Uma das emendas, que surge como complemento a esse trecho, afirma que tais setores “se apropriam do orçamento do Executivo com extorsão e esvaziam o presidencialismo”.

“A cena de 26 e 27 de novembro simboliza essa crise: em um dia comemoramos a sanção da isenção do Imposto de Renda (para quem ganha até R$ 5 mil), uma conquista histórica para milhões de trabalhadores e trabalhadoras e, no dia seguinte, amargávamos a derrota com a derrubada dos vetos presidenciais no chamado ‘PL da Devastação’, aprovado à revelia do diálogo federativo, da ciência e da proteção ambiental”, menciona o PT sobre as atribuições de Lula.
O conflito entre o petista e o Congresso atingiu o ápice quando o presidente indicou o advogado-geral da União, Jorge Messias, para uma vaga de ministro do Supremo Tribunal Federal (STF). O presidente do Senado, Davi Alcolumbre (União Brasil-AP), se irritou com a decisão e defendeu a nomeação do colega Rodrigo Pacheco (PSD-MG).

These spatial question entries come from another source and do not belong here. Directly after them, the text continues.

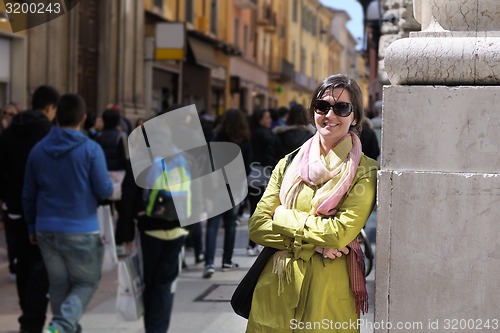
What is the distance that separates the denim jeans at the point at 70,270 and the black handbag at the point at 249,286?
2.94 m

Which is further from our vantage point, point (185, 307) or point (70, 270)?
point (185, 307)

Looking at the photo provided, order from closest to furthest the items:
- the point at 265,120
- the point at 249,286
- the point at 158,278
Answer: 1. the point at 249,286
2. the point at 158,278
3. the point at 265,120

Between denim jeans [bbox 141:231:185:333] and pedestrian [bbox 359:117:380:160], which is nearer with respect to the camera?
denim jeans [bbox 141:231:185:333]

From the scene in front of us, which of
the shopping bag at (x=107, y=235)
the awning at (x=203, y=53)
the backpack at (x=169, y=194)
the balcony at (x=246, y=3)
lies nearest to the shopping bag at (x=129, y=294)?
the backpack at (x=169, y=194)

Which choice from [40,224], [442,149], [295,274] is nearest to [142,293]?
[40,224]

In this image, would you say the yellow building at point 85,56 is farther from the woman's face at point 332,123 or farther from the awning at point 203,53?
the woman's face at point 332,123

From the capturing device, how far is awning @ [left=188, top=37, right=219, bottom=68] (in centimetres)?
2975

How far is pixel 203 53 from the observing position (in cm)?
3139

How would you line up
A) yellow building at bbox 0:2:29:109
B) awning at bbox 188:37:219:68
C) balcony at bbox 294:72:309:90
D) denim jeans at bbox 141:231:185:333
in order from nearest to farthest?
denim jeans at bbox 141:231:185:333 < yellow building at bbox 0:2:29:109 < awning at bbox 188:37:219:68 < balcony at bbox 294:72:309:90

No documento, o PT coloca a disputa pelas cadeiras do Senado como prioridade, “uma vez que sua composição será determinante para a aprovação de reformas estratégicas”.

O comando do sustento argumenta que, para superar a atual correlação de forças desfavorável no Congresso, todos precisam sair a campo, “particularmente o presidente Lula e seus ministros”, com o objetivo de conquistar votos e aumentar a bancada petista.

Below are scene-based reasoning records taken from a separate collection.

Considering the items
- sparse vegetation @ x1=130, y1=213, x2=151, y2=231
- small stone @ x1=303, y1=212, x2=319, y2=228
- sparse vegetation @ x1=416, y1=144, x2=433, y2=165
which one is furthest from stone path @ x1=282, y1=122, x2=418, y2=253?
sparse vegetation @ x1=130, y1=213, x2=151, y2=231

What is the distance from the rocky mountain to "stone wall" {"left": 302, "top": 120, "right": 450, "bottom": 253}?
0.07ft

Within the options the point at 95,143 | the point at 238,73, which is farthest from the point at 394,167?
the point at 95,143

Mesmo não dizendo que Tarcísio será o principal adversário de Lula em 2026, o texto do PT não deixa dúvidas sobre isso. A primeira versão afirma que o governador de São Paulo é o “principal interlocutor do projeto neoliberal e privatista, de inspiração fascista” e que ele “vêm atuando para sabotar políticas do governo Lula, criando obstáculos à ação federativa em áreas estratégicas como segurança pública, infraestrutura, educação e políticas sociais”.

O documento diz que o PT precisa se preparar para enfrentar “tentativas de desestabilização e manipulação digital de larga escala”.

Outro ponto tratado é o avanço do crime organizado, a defesa da criação de um ministério exclusivo para a segurança pública volta à tona. “O Brasil precisa de um Ministério da Segurança Pública e de uma política nacional articulada, com foco em inteligência, combate aos paraísos financeiros do crime organizado, e proteção das comunidades”, constata um dos trechos da proposta de resolução.

O PT avalia que a prisão do ex-presidente Jair Bolsonaro (PL), “recoloca a direita em xeque” e “abre disputas internas por hegemonia”. No entanto, o partido enxerga que, mesmo em crise, o bolsonarismo “segue articulado”, mobilizando “setores importantes da política nacional”.

O Partido dos Trabalhadores irá lançar nesta sexta-feira (5) o 8º Congresso Nacional, que será realizado de 23 a 26 de abril de 2026 com a tarefa de discutir diretrizes do partido e tática eleitoral.